If this building were a performer, how would you describe its Character? Does this building have an identity of its own? Not particularly, this building could be found anywhere in any city in North America and the typology would be familiar. This is a multi-story building which inherently has more density than a single story, and this part is good. Where it really fails is in what surrounds it. In a city with good diversity of buildings, a few distasteful ones could contribute to the overall excitement of the area (as the NYC Sperone Westwater Gallery shows). That sort of diversity contributes to the character of a neighbourhood. This building does little in that respect, it does not contribute to the identity of the area, nor will the architecture ever be known as a landmark in Kamloops.

Regarding Continuity and Enclosure. It can be said that people with many missing teeth are less attractive than those with good teeth all in their mouths. The same is true of streets. A street with uninterrupted buildings enclosing the street or a square creates a comfortable and safe feeling “outdoor room”. Many do not realize why Victoria Street rents drop off travelling east after 5th avenue. That is where the enclosure completely ends. In fact in the 300 Block of Victoria Street there is a missing tooth beside the Kamloops Inn, and unsurprisingly it quickly attracts many people who do not wish to have all their activities known (people you would not feel comfortable having your young daughter playing with). It is not the quality of the people that I wish to draw attention to, but the context of the surroundings and how that can skew a persons conduct(More on this in future posts). As this building stands alone in space with nothing more than surface parking surrounding it, it fails to create a “place” which needs to be accomplished by enclosure. There needs to be borders for a space to be a place.

◆ Data extracts:
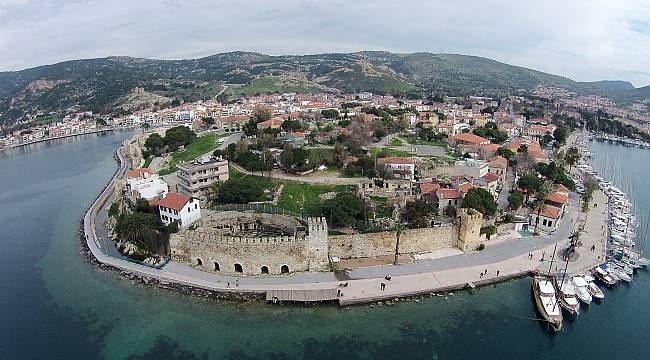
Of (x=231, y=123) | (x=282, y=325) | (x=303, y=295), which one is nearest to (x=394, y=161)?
(x=303, y=295)

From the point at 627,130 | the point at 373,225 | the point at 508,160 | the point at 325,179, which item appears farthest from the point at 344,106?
the point at 627,130

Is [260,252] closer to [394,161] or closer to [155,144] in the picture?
[394,161]

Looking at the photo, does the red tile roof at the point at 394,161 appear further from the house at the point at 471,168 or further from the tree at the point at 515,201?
the tree at the point at 515,201

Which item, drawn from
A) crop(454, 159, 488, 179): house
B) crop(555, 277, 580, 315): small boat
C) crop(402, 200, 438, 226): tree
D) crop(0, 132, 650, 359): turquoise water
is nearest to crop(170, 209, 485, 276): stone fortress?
crop(402, 200, 438, 226): tree

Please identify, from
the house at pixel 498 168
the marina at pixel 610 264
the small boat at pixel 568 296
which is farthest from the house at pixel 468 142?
the small boat at pixel 568 296

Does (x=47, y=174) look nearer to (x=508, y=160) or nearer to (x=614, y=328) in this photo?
(x=508, y=160)
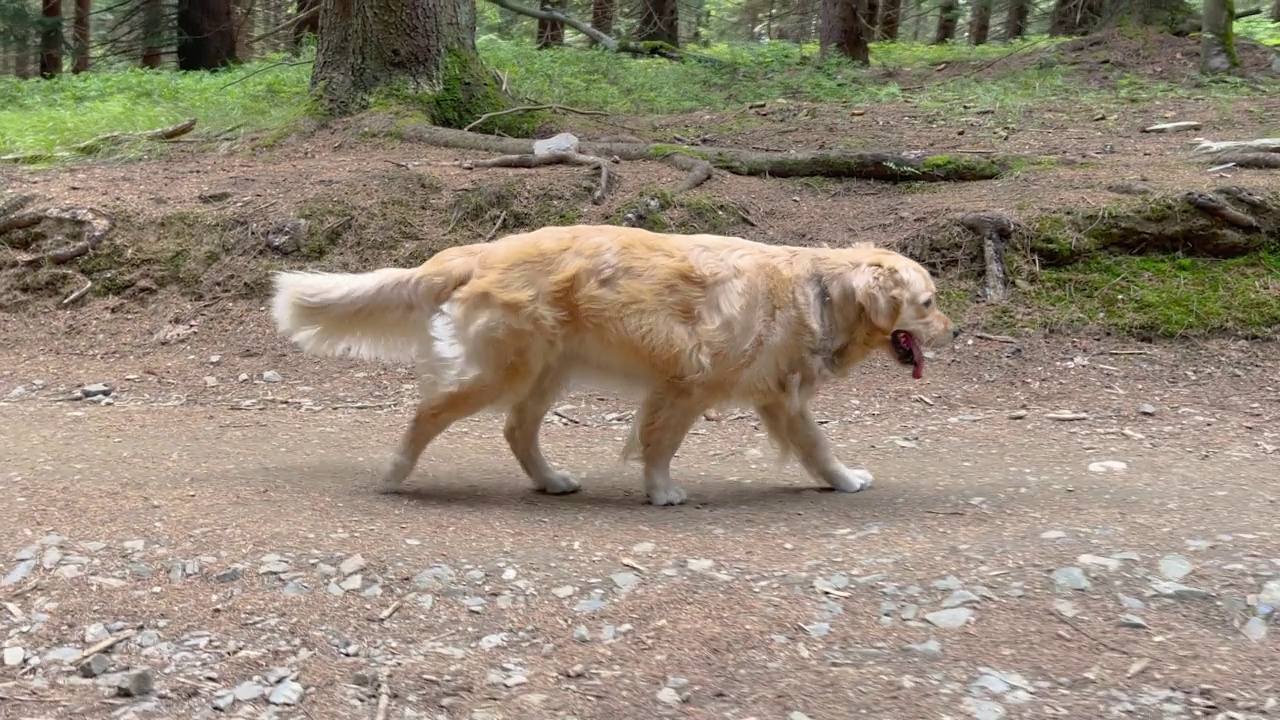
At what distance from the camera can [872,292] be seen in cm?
575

◆ What is needed: In the passage about the building's character and enclosure, where along Victoria Street does the enclosure completely end?

◆ Solved exercise: Travelling east after 5th Avenue.